1) is a misunderstood statement, Weinberg did not mean that,and connectedness of the diagrams is simply not a relevant issue.Hopefully it will be clarified by what I am inputting below.

The result is clear if you think in terms of Feynman diagrams, let's set $|\alpha\rangle$ and $|\beta\rangle$ to be vacuum states since they are of no essential relevance here. Now, think about what the difference is between the Feynman diagrams of, say,\(\langle 0 | \hat{T}\left(e^{i\int \hat{V}(t)dt} \hat{o}_{a_{1}}(x_{1})\hat{o}_{a_{2}}(x_{2})\right)|0\rangle\)and  \(\langle p_1,a_1 | \hat{T}e^{i\int \hat{V}(t)dt} |p_2,a_2\rangle\)? They are visually the same! Both are diagrams with two external lines from field types $a_1$ and $a_2$. The only difference is what we assign to these lines: for the former each external line contributes a propagator, which are something like \(D_{a_1 a_m}(x_1-x_m)\) and \(D_{a_2 a_n}(x_2-x_n)\), where $a_m,x_m$ and $a_n,x_n$ represent internal vertices that $a_1,x_1$ and $a_2,x_2$ connect to respectively; while for the latter each contributes a coefficient function, which are $u^*_{a_1}(p_1)$ and $u_{a_2}(p_2)$. 

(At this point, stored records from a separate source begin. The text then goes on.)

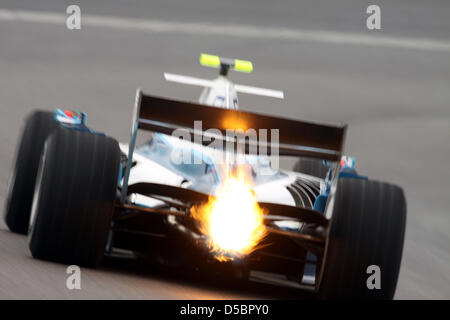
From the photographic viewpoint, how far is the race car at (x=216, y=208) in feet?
21.4

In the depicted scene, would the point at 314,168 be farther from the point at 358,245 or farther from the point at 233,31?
the point at 233,31

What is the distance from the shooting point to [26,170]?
8336mm

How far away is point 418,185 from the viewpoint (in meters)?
15.8

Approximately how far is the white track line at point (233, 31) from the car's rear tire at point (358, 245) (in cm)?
2474

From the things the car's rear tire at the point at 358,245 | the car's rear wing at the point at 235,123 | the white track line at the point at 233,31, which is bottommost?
the car's rear tire at the point at 358,245

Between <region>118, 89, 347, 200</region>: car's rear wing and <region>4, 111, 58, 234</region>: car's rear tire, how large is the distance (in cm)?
170

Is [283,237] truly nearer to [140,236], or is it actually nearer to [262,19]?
[140,236]

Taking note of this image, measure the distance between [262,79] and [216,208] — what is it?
1923 cm
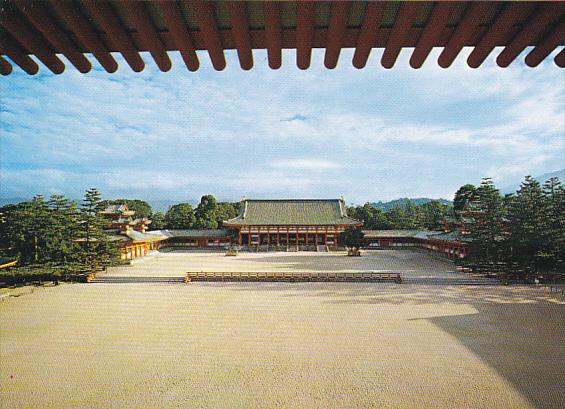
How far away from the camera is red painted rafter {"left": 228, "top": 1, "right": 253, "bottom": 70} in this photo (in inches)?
79.9

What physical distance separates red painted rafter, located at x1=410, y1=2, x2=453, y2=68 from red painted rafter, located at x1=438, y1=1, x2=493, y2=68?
0.11 m

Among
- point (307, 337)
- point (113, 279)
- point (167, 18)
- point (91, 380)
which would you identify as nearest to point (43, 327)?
point (91, 380)

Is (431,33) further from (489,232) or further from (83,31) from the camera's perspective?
(489,232)

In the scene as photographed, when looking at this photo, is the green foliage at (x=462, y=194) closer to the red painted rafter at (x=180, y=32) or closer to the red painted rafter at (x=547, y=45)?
the red painted rafter at (x=547, y=45)

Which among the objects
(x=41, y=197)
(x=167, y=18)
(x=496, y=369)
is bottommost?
(x=496, y=369)

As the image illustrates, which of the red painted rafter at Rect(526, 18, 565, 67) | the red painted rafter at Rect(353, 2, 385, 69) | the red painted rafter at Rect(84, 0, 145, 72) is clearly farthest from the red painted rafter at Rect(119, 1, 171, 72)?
the red painted rafter at Rect(526, 18, 565, 67)

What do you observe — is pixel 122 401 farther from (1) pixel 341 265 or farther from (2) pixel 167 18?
(1) pixel 341 265

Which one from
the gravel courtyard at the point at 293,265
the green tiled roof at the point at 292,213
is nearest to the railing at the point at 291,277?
the gravel courtyard at the point at 293,265

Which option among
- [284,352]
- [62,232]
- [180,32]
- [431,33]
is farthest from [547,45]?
[62,232]

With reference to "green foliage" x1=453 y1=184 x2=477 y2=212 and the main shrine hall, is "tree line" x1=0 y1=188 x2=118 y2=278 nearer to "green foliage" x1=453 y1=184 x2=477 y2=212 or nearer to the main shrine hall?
the main shrine hall

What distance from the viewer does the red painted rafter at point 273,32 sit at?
204 centimetres

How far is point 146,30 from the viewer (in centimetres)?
221

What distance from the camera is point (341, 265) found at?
2409cm

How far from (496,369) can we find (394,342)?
2294 mm
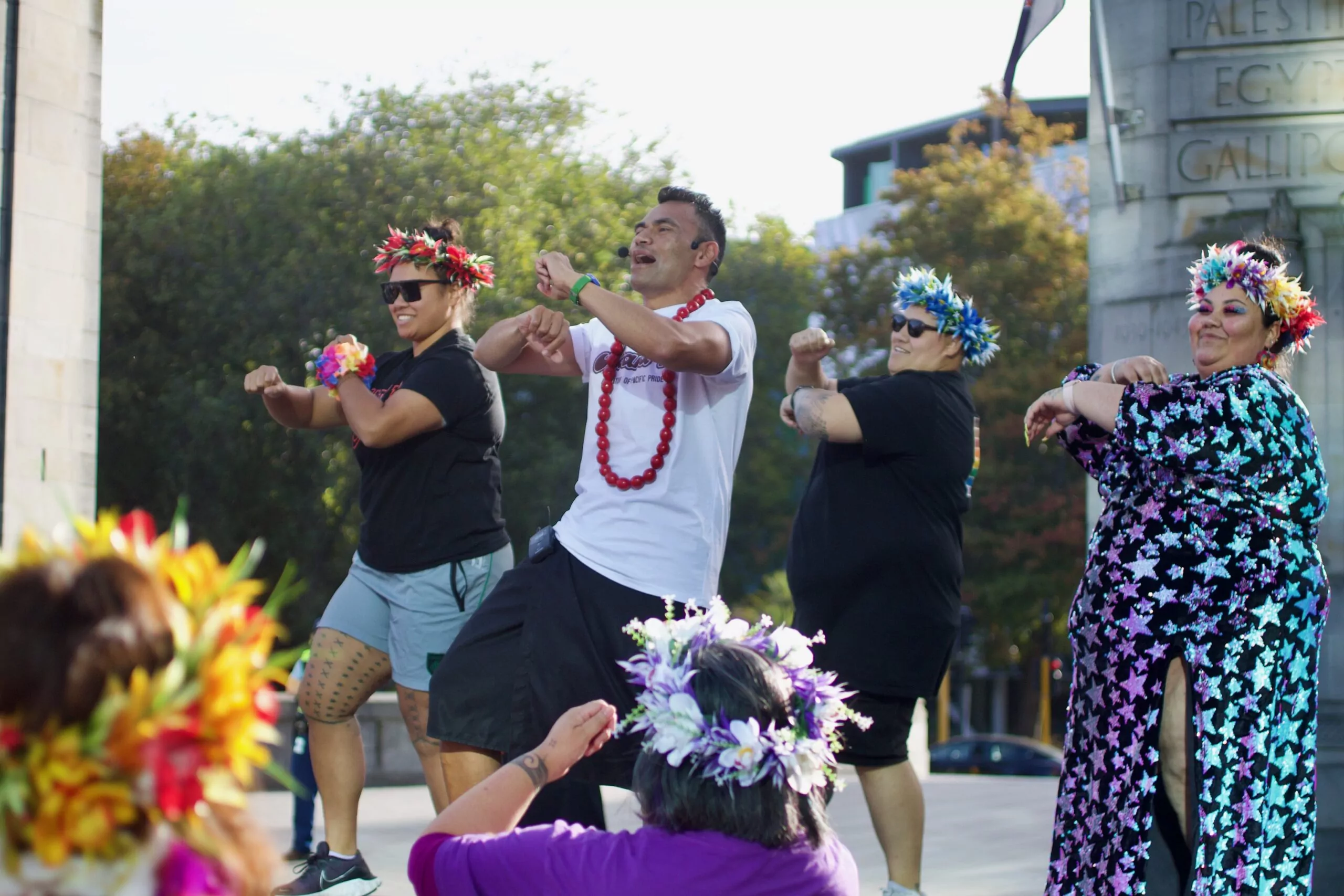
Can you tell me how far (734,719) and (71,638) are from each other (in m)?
1.38

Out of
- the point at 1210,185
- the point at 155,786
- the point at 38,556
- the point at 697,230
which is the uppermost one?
the point at 1210,185

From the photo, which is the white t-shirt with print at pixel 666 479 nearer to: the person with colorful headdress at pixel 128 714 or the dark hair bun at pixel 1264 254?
the dark hair bun at pixel 1264 254

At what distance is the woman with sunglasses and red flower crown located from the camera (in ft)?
18.9

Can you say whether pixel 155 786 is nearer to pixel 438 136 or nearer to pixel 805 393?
pixel 805 393

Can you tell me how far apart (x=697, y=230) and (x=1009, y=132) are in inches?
1189

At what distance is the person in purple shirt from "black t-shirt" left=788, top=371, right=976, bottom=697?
255cm

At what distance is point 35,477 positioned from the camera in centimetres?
919

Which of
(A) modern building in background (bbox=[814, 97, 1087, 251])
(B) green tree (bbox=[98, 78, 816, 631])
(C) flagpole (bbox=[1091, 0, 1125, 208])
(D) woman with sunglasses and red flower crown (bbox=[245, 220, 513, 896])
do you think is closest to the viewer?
(D) woman with sunglasses and red flower crown (bbox=[245, 220, 513, 896])

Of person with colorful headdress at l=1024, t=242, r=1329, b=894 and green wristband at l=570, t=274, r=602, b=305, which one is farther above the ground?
green wristband at l=570, t=274, r=602, b=305

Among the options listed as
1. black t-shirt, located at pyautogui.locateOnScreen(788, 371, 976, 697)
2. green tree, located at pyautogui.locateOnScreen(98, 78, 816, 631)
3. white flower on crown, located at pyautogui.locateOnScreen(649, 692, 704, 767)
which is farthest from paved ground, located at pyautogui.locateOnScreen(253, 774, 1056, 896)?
green tree, located at pyautogui.locateOnScreen(98, 78, 816, 631)

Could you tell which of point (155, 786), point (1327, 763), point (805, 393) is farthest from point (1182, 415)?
point (155, 786)

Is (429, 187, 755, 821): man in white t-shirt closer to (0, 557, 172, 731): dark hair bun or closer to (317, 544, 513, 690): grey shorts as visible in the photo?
(317, 544, 513, 690): grey shorts

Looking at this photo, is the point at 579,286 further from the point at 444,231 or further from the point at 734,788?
the point at 734,788

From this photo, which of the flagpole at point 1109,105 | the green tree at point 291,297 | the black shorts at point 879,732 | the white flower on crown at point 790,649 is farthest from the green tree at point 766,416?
the white flower on crown at point 790,649
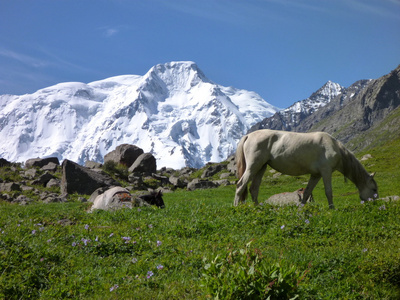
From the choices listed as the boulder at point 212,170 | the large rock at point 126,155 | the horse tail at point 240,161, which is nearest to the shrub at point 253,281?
the horse tail at point 240,161

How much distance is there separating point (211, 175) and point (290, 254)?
46692mm

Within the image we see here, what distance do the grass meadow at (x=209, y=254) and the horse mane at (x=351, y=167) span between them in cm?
314

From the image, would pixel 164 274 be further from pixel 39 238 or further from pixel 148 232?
pixel 39 238

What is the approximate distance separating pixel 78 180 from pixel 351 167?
73.8 feet

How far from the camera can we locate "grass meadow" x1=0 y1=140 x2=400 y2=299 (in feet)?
24.4

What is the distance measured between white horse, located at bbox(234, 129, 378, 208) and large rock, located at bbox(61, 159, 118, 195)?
63.2 feet

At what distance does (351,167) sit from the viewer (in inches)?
667

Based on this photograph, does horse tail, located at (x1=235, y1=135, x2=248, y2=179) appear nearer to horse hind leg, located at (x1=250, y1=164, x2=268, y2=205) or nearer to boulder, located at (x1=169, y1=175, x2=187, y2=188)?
horse hind leg, located at (x1=250, y1=164, x2=268, y2=205)

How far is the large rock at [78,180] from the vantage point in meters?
32.8

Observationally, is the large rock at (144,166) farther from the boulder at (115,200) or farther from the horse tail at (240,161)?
the horse tail at (240,161)

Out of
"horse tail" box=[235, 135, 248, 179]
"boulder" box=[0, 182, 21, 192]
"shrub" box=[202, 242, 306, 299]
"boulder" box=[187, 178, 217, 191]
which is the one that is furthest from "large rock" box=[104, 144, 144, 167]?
"shrub" box=[202, 242, 306, 299]

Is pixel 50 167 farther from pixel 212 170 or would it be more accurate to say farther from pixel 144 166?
pixel 212 170

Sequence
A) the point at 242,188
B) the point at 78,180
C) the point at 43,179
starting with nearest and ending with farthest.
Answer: the point at 242,188 → the point at 78,180 → the point at 43,179

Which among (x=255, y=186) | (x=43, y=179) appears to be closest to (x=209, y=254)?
(x=255, y=186)
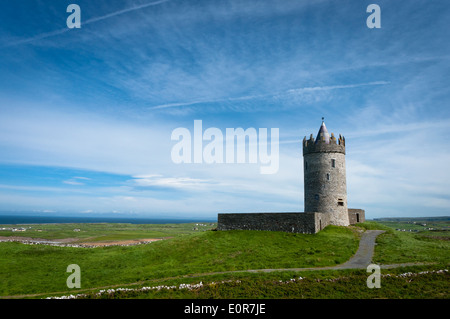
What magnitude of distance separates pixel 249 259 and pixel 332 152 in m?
21.9

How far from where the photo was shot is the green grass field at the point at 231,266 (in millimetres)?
18828

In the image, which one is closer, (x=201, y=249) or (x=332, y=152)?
(x=201, y=249)

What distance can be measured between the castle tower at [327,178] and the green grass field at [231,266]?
3026mm

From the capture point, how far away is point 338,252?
1109 inches

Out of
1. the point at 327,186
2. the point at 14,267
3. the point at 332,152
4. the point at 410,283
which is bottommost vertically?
the point at 14,267

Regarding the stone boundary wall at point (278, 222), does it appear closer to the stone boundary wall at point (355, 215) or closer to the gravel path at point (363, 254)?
the gravel path at point (363, 254)

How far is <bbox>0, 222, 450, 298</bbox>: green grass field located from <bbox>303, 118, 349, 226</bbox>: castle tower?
303 centimetres

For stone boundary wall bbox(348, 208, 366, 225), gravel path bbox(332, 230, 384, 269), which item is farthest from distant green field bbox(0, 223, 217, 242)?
gravel path bbox(332, 230, 384, 269)

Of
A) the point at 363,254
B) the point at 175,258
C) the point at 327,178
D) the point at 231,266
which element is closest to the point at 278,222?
the point at 327,178

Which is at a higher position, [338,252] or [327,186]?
[327,186]

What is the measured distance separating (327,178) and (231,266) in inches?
867

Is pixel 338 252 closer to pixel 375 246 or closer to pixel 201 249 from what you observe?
pixel 375 246

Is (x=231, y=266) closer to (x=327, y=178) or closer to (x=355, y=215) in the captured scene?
(x=327, y=178)
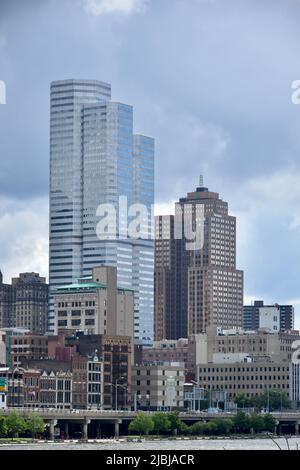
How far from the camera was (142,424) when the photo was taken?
169 m

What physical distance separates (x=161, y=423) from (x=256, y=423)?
19.9 meters

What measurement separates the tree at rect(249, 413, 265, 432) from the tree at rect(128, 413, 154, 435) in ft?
64.3

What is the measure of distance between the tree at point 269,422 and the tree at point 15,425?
47205mm

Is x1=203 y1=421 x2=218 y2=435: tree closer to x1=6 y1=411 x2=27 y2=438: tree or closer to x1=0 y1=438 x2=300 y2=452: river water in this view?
x1=0 y1=438 x2=300 y2=452: river water

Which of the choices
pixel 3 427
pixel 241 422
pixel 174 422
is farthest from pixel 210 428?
pixel 3 427

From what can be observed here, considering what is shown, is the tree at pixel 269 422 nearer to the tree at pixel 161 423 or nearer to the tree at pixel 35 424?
the tree at pixel 161 423

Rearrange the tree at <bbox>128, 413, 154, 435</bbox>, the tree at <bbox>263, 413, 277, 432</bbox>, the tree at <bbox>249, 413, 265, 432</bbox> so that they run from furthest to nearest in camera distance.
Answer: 1. the tree at <bbox>263, 413, 277, 432</bbox>
2. the tree at <bbox>249, 413, 265, 432</bbox>
3. the tree at <bbox>128, 413, 154, 435</bbox>

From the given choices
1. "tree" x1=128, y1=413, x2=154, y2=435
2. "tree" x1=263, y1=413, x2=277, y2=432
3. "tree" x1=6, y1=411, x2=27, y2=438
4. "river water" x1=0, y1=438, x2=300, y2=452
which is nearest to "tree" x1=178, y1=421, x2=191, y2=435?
"tree" x1=128, y1=413, x2=154, y2=435

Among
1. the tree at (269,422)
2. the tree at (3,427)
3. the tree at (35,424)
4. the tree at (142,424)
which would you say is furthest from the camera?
the tree at (269,422)

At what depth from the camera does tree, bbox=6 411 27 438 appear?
148m

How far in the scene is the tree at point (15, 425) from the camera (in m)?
148

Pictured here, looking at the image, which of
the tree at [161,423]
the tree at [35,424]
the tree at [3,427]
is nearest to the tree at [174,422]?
the tree at [161,423]

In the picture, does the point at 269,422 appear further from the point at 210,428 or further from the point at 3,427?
the point at 3,427
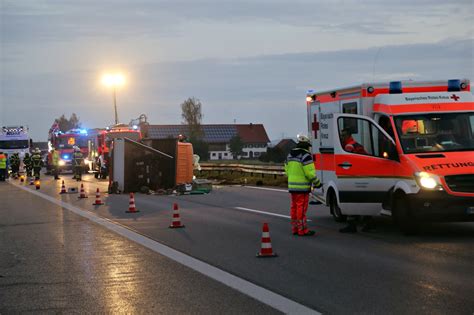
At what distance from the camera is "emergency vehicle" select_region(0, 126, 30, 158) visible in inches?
2408

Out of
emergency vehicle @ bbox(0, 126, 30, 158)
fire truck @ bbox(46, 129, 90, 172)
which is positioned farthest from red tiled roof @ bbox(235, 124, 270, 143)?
fire truck @ bbox(46, 129, 90, 172)

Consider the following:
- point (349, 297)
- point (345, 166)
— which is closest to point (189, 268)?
point (349, 297)

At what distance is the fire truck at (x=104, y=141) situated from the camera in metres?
44.0

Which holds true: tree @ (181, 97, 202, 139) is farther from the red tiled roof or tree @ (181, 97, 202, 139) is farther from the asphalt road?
the asphalt road

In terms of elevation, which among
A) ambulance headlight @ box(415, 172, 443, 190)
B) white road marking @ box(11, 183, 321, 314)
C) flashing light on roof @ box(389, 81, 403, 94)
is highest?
flashing light on roof @ box(389, 81, 403, 94)

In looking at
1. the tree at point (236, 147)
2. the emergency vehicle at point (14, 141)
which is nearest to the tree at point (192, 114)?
the tree at point (236, 147)

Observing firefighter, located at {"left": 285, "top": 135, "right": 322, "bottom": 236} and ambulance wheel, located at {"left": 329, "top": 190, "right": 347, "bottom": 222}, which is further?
ambulance wheel, located at {"left": 329, "top": 190, "right": 347, "bottom": 222}

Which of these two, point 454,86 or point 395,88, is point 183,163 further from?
point 454,86

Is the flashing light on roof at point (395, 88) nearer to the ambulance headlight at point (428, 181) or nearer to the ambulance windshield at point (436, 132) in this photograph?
the ambulance windshield at point (436, 132)

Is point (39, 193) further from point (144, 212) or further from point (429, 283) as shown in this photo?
point (429, 283)

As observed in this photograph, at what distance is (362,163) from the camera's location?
47.2ft

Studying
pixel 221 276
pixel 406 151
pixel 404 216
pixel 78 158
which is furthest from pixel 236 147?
pixel 221 276

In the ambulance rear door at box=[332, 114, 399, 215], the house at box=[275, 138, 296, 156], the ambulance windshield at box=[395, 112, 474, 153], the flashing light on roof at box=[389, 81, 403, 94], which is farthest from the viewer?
the house at box=[275, 138, 296, 156]

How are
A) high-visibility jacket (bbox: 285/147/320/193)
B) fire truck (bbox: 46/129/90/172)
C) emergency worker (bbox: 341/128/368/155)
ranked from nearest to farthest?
high-visibility jacket (bbox: 285/147/320/193) < emergency worker (bbox: 341/128/368/155) < fire truck (bbox: 46/129/90/172)
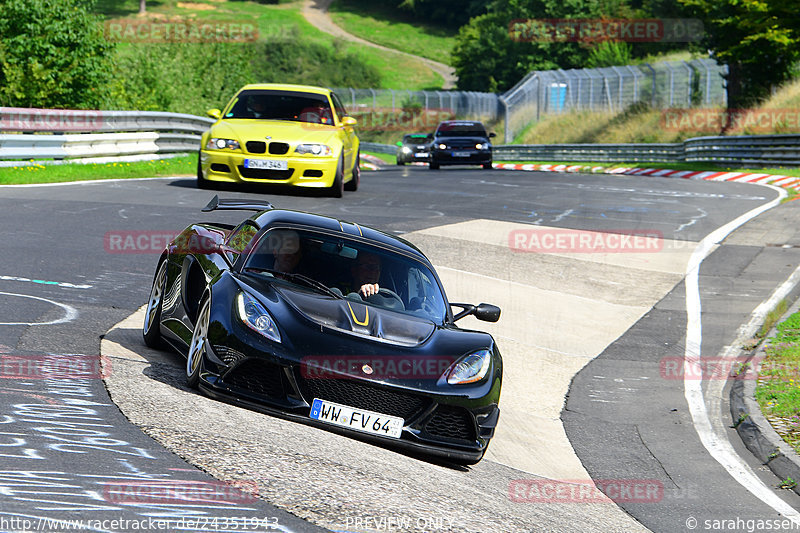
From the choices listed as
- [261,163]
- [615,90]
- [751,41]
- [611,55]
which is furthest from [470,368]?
[611,55]

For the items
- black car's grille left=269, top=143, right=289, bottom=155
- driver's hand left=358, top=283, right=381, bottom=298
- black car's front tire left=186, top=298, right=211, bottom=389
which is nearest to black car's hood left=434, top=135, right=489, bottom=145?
black car's grille left=269, top=143, right=289, bottom=155

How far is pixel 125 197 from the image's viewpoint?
17.0 metres

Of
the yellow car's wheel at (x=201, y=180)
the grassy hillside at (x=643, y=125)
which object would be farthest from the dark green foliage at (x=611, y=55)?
the yellow car's wheel at (x=201, y=180)

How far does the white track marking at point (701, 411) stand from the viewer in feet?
23.0

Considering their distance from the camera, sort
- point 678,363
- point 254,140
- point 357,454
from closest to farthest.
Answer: point 357,454
point 678,363
point 254,140

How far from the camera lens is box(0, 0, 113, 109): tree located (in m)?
29.8

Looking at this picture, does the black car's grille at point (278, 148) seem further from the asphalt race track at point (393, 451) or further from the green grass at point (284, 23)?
the green grass at point (284, 23)

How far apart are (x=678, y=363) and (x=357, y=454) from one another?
18.6 ft

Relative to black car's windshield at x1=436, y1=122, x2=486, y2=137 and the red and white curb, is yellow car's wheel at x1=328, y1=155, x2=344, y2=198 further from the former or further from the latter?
black car's windshield at x1=436, y1=122, x2=486, y2=137

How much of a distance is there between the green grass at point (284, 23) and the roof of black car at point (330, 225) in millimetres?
95634

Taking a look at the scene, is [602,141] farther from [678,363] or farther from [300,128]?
[678,363]

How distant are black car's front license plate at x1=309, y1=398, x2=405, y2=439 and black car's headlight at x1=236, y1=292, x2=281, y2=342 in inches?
18.8

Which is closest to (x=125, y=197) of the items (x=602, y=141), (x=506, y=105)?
(x=602, y=141)

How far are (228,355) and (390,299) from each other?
4.60ft
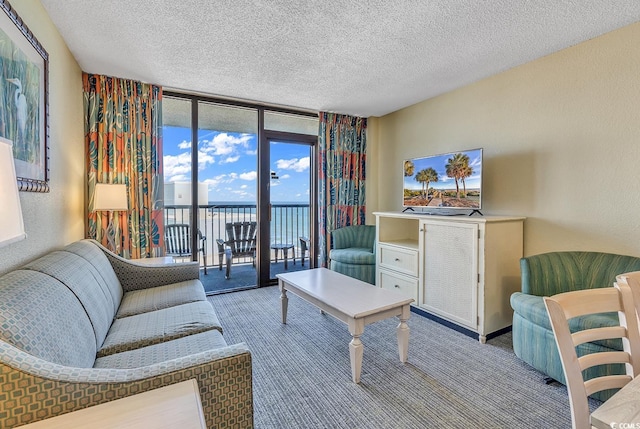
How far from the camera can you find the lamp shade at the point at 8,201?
0.71 meters

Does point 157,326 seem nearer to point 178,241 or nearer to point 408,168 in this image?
point 178,241

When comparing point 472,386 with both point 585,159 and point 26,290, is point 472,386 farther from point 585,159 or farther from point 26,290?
point 26,290

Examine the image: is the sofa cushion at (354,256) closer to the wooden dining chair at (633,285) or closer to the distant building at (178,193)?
the distant building at (178,193)

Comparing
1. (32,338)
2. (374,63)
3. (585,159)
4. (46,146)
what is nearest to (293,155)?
(374,63)

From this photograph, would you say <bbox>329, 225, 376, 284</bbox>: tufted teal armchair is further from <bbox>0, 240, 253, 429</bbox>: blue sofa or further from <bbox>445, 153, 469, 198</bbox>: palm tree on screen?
<bbox>0, 240, 253, 429</bbox>: blue sofa

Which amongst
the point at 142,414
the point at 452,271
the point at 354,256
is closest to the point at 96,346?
the point at 142,414

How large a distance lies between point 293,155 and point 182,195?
1.68m

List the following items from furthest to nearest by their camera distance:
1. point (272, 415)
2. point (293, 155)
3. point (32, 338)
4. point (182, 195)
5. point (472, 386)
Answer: point (293, 155), point (182, 195), point (472, 386), point (272, 415), point (32, 338)

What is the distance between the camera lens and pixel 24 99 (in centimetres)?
165

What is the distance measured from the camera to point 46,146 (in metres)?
1.97

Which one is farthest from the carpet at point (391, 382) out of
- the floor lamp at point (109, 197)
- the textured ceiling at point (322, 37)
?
the textured ceiling at point (322, 37)

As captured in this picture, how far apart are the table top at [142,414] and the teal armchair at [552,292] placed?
2.18 metres

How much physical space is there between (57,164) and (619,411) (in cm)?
328

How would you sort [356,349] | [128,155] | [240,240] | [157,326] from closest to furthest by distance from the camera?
1. [157,326]
2. [356,349]
3. [128,155]
4. [240,240]
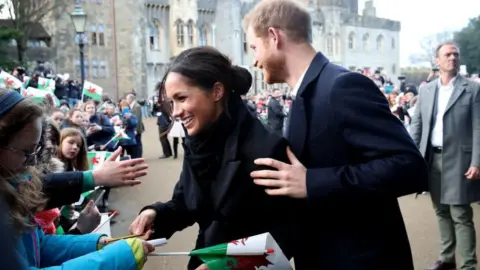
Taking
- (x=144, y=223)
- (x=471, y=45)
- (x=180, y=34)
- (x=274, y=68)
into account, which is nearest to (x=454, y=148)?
(x=274, y=68)

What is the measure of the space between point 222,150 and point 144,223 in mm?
556

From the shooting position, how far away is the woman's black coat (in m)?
2.02

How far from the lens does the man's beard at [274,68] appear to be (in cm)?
218

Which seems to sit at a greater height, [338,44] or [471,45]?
[338,44]

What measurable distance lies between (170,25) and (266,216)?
161ft

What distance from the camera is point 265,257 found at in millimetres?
1938

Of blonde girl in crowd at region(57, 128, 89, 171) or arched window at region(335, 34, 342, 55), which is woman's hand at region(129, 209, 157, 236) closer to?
blonde girl in crowd at region(57, 128, 89, 171)

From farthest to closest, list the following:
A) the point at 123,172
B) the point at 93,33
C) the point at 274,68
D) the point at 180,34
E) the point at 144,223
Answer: the point at 180,34
the point at 93,33
the point at 123,172
the point at 144,223
the point at 274,68

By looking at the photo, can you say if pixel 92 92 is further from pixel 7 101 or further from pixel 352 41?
pixel 352 41

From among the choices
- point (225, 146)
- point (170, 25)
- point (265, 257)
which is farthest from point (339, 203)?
point (170, 25)

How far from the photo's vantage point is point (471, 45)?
40.4 m

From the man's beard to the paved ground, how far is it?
3865 mm

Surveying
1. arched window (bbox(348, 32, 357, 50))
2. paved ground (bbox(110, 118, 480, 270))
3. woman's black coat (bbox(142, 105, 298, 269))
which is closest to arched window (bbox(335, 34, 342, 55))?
arched window (bbox(348, 32, 357, 50))

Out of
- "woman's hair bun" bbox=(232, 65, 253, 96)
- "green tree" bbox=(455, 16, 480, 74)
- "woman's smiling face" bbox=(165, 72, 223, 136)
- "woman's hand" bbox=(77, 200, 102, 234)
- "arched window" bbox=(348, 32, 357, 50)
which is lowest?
"woman's hand" bbox=(77, 200, 102, 234)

Now it's obvious about how to get the latter from the former: all we need to do is to strip \(D_{a_1 a_m}(x_1-x_m)\) and \(D_{a_2 a_n}(x_2-x_n)\) away, go to momentum space, and replace them with the coefficient functions $u^*_{a_1}(p_1)$ and $u_{a_2}(p_2)$! That's all what Weinberg meant. You can easily generalize it to $n$ external line cases, e.g. from \(\langle 0 | \hat{T}\left(e^{i\int \hat{V}(t)dt} \hat{o}_{a_{1}}(x_{1})\hat{o}_{a_{2}}(x_{2}){o}_{a_{3}}(x_{3})\right)|0\rangle\) you can get \(\langle p_1,a_1 | \hat{T}e^{i\int \hat{V}(t)dt} |p_2,a_2;p_3,a_3\rangle\) or \(\langle p_1,a_1;p_3,a_3 | \hat{T}e^{i\int \hat{V}(t)dt} |p_2,a_2\rangle\) and etc., depending on how you do the replacement with the coefficient functions.

PS. The above discussion is only valid when $\hat{o}(x)$ represent a single-field operator, i.e. the argument fails if  $\hat{o}(x)$ is a product of more than 1 field operators. This is exactly what Weinberg assumed in the corresponding page.